Prime to Prime: Get all first 25 Prime Numbers using up to 4 Primes

Question

The first 25 Prime Numbers are

2,3,5,7,11,13,17,19,23,29,31,37,41,43,47,53,59,61,67,71,73,79,83,89,97

Using up to 4 prime numbers and the following mathematical operations, get all the 25 primes.

+ - x / ^ √ !

No other operators (like !!) are allowed.

Other rules

• You cannot use same Prime Number more than once.
• You can use only Prime Numbers.
• Any number that appears as a number in the equation will be counted as one of the primes out of four (e.g. 7^2 means you have used both 7 and 2).
• You do not have to use all the 4 primes in every equation.
• You must use the SAME 4 primes in every equation. If you select say 2, 13, 17, 23 then they are the only primes that to appear in every equation to get the 25 primes.

I have 1 solution.
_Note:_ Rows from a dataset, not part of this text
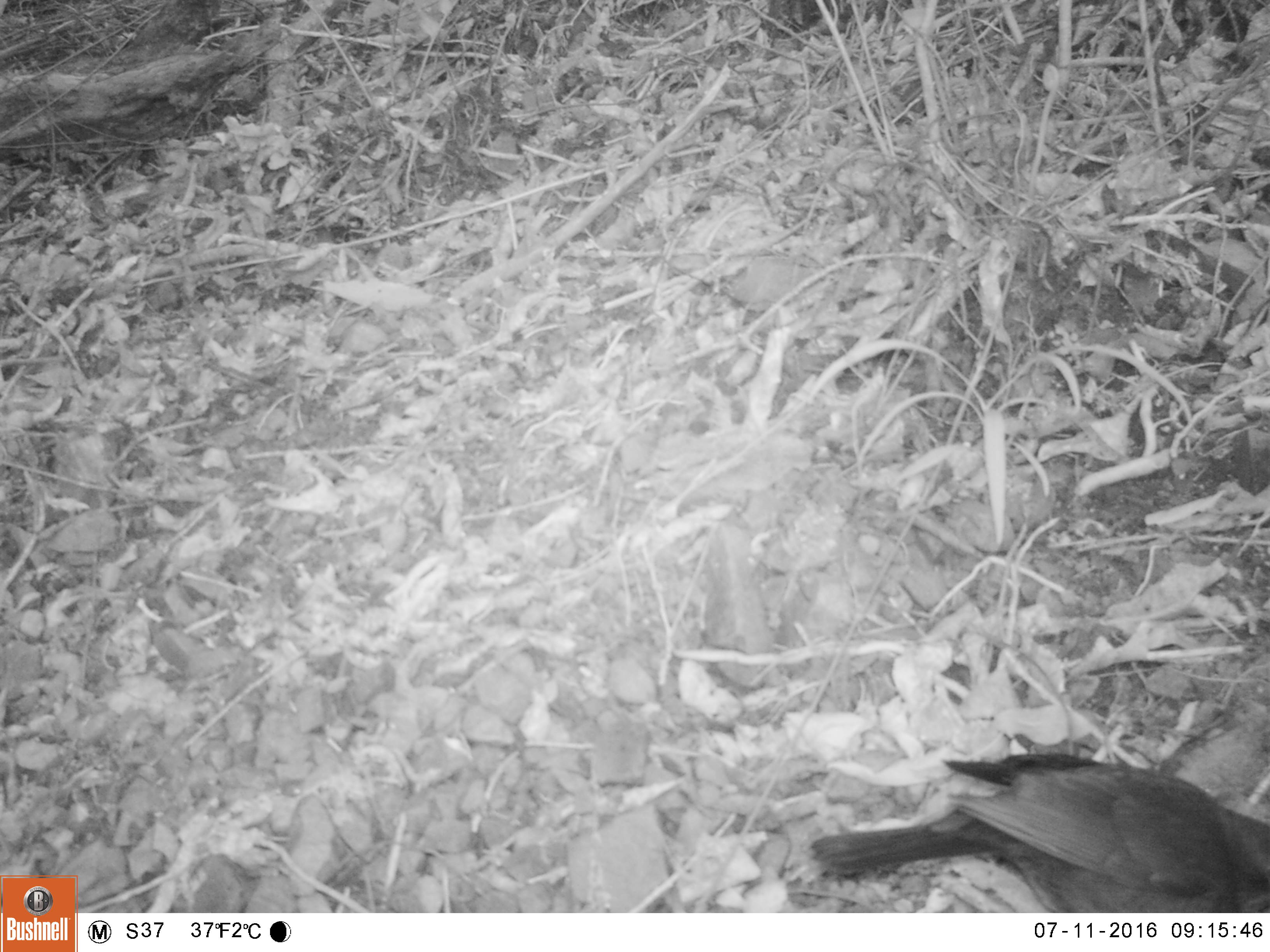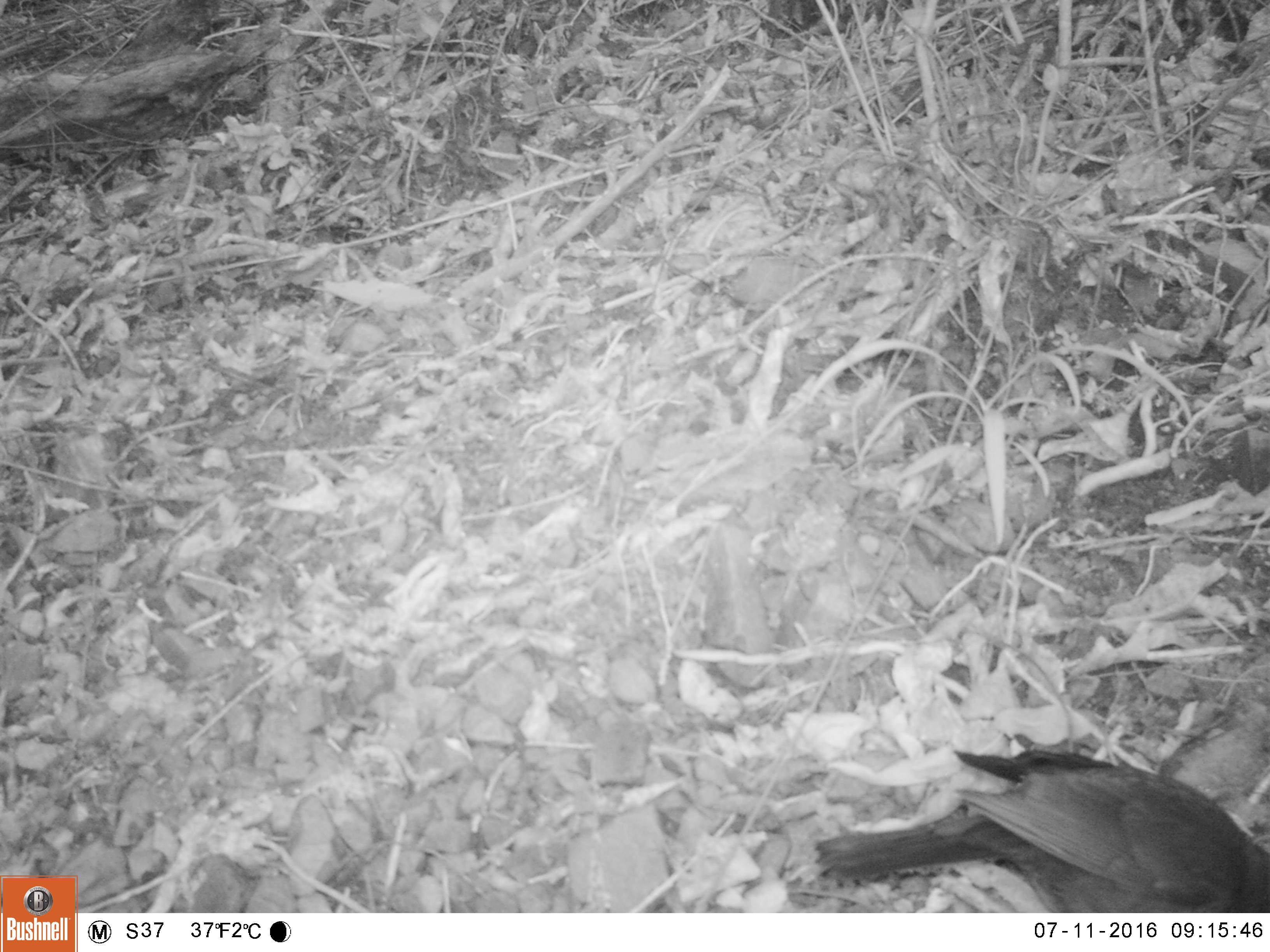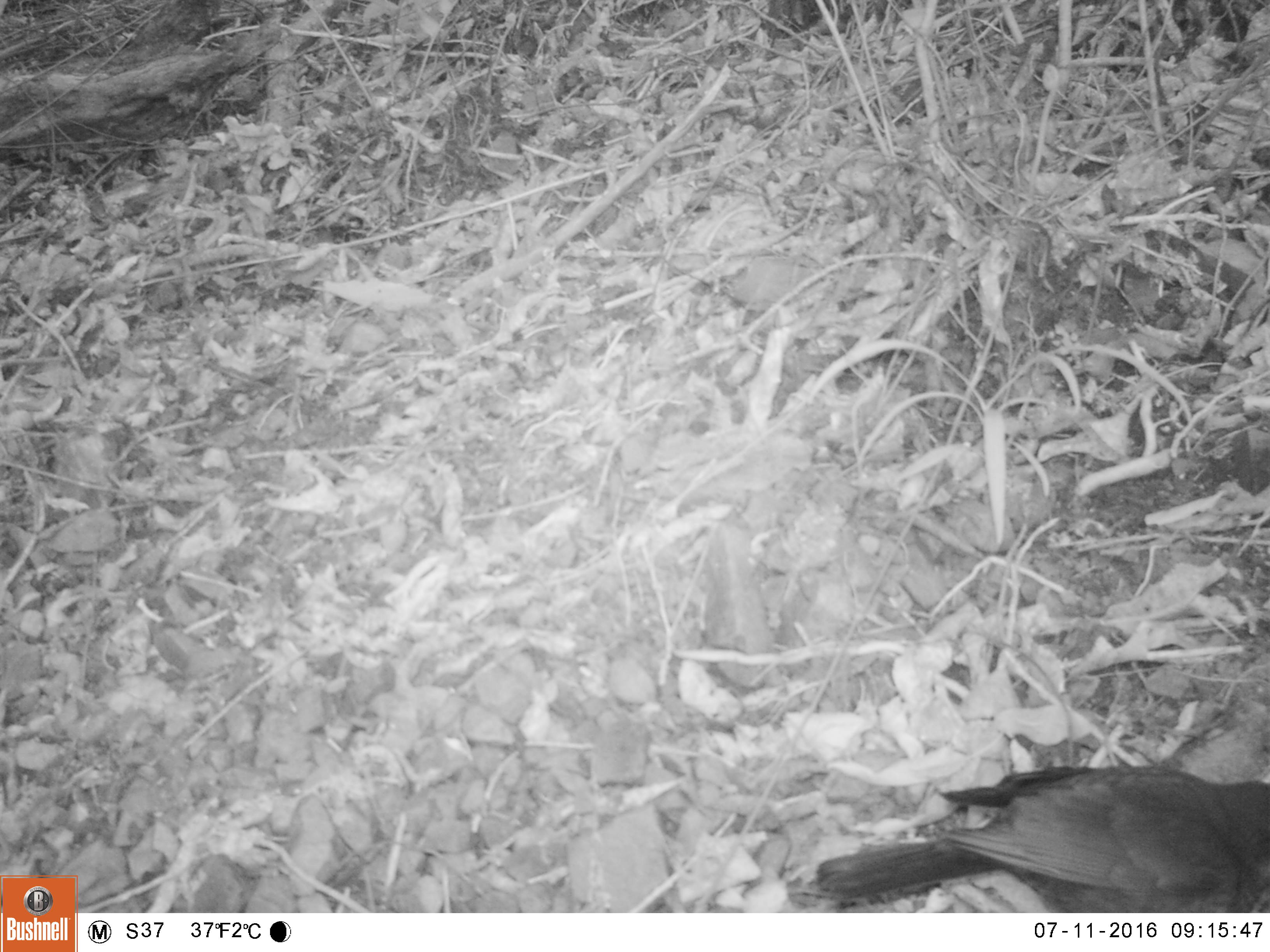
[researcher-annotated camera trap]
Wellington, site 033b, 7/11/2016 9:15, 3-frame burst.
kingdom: Animalia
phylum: Chordata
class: Aves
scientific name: Aves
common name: bird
There may be more.

No programming please (see the sequel if that's your bag).
NO PARTIAL ANSWERS.

Answer 1

Using 2,3,7,11:

$2 = 2$

$3 = 3$

$5 = 11 + 3 - 7 -2$

$7 = 7$

$11 = 11$

$13 = 2 + 11$

$17 = 3! + 11$

$19 = 2^3 + 11$

$23 = 3 \cdot 7 + 2$

$29 = \frac{(7-2)!}{3} - 11$

$31 = 3 \cdot 11- 2$

$37 = (11-3!) \cdot 7 + 2$

$41 = 7^2 +3 - 11$

$43 = 2 \cdot 11 + 3 \cdot 7$

$47 = 3 \cdot 11 + 2 \cdot 7$

$53 = 2^ {3!} - 11$

$59 = 3! \cdot 11 - 7$

$61 = (11-2) \cdot 3! + 7$

$67 = 7 \cdot 2^3 + 11$

$71 = 2^{3!} + 7$

$73 = 3! \cdot 11 + 7$

$79 = 7 \cdot 11 + 2$

$83 = 7 \cdot 11 + 3!$

$89 = 7 \cdot 11 + 2 \cdot 3!$

$97 = (2+11) \cdot 7 + 3!$

Answer 2

83 is probably not allowed - I swear I'll find a legitimate solution soon... arrgh...

Using 2,3,5,7:

$2, 3, 5, 7 = 2, 3, 5, 7$

$11 = 7 + 5 + 2 - 3$

$13 = 7 + 5 + 3 - 2$

$17 = 7 \cdot 2 + 3$

$19 = 7 \cdot 2 + 5$

$23 = 7 \cdot 3 + 2$

$29 = 7 \cdot 5 - 3!$

$31 = 7 \cdot 5 - 3! + 2$

$37 = 7 \cdot 5 + 2$

$41 = 7 \cdot 5 + 3!$

$43 = 7 \cdot 5 + 3! + 2$

$47 = 7^2 +3 - 5$

$53 = \frac{5!}{2} - 7$

$59 = \frac{5!}{2} + 3! - 7$

$61 = \frac{5!}{2} + 7 - 3!$

$67 = \frac{5!}{2} + 7$

$71 = 3!^2 + 5 \cdot 7$

$73 = \frac{5!}{2} + 7 + 3!$

$79 = 7 \cdot (3! + 5) + 2$

$83 = 7 \cdot 2 \cdot 3! - \sqrt[\textbf{...}]{\sqrt{\sqrt{\sqrt{5}}}}$

$89 = 7 \cdot 2 \cdot 3! + 5$

$97 = 5! - 7 \cdot 3 - 2$

I had to get creative with some of these, but this was easier than expected (except 83) - many patterns seen.

Answer 3

Using 3, 5, 7, 11

2 = 5 - 3
3 = 3
5 = 5
7 = 7
11 = 11
13 = 7 + 3!
17 = 11 + 3!
19 = 3 × 5 + 11 - 7
23 = 11 + 7 + 5
29 = 5!/3 - 11
31 = 11 × 3 + 5 - 7
37 = 7 × 3! - 5
41 = 5 × 3! + 11
43 = 7 × 5 + 11 - 3
47 = 5!/3 + 7
53 = 7!/5! + 11
59 = 11 × 5 + 7 - 3
61 = 11 × 5 + 3!
67 = (3+5) × 7 + 11
71 = 7 × 11 - 3!
73 = 11 × 3! + 7
79 = 11 × 7 + 5 - 3
83 = 11 × 7 + 3!
89 = (11 + 5) × 3! - 7
97 = 11 × 7 + 5!/3!

89 was the hardest of these for me, followed by 67 and 53.

Answer 4

Using 2, 3, 5, 17

2 = 2
3 = 3
5 = 5
7 = 5 + 2
11 = 17 - 3!
13 = 5 × 2 + 3
17 = 5 × 3 + 2
19 = 17 + 2
23 = 17 + 3!
29 = 17 × 2 - 5
31 = 17 × 2 - 3
37 = 17 × 2 + 3
41 = 17 × 3 - 2 × 5
43 = 5! / 2 - 17
47 = 5 × 3 × 2 + 17
53 = 17 × 3 + 2
59 = 5! / 3 + 17 + 2
61 = 17 × 3 + 5 × 2
67 = 5! - 3 × 17 - 2
71 = 5! - 3 × 17 + 2
73 = 17 × 5 - 2 × 3!
79 = 17 × 5 - 3!
83 = 17 × 5 - 2
89 = 17 × 5 - 2 + 3!
97 = 17 × 3! - 5

67 & 71 were hardest here, but their solutions came as a pair.